◆ TEXTO:
_____

POLIS MALOS
No soy de los que cuentan sus batallitas a las
primeras de cambio –ora durante el desayuno a comensales somnolientos, ora en
la sobremesa a familiares desconocidos–, entre otras razones porque algunas de
mis cuitas son públicas. Pero hoy toca.
Me
recuerdo esposado dentro de un furgón policial (hace de esto la tira
de años, de cuando ni tenía aún la barba semicana), tras negarme a la identificación requerida por los agentes, quienes
desde la otra punta de la concentración hicieron el recorrido con el insano propósito
de tocarme las narices. Vista su actitud provocadora y chulesca (llevaba
desde el principio desplegada toda una dotación antidisturbios, armados sus
ocupantes de fusiles lanzapelotas, ante una veintena de antitaurinos, equipados
estos con “peligrosísimos” carteles reivindicativos y en el más absoluto
silencio), mi conciencia me invitó a no colaborar, y les dije con toda la
serenidad que pude que el menda no iba a facilitarles la labor. La labor consistió en llevarme hasta la
furgoneta sí o sí: que el menda no anda, pues se le arrastra, que para eso los
polis antidisturbios no se andan con remilgos, ya se lo digo yo.

_____

◆ MATERIAL:
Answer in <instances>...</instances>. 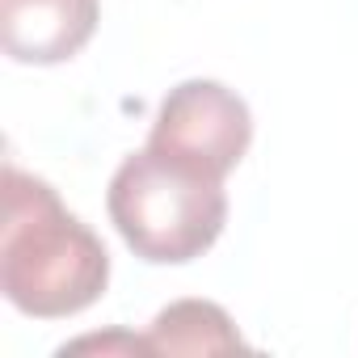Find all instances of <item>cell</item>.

_____

◆ EJERCICIOS:
1. Enumera los datos que da el texto sobre los antitaurinos de la concentración.
2. Según el texto, ¿a qué se negó quien escribe antes de acabar esposado en el furgón policial?
Las líneas no intervienen en los ejercicios.

◆ SOLUCIONES:
1. Eran una veintena, llevaban “peligrosísimos” carteles reivindicativos y estaban en el más absoluto silencio.

2. Se negó a la identificación que le pidieron los agentes.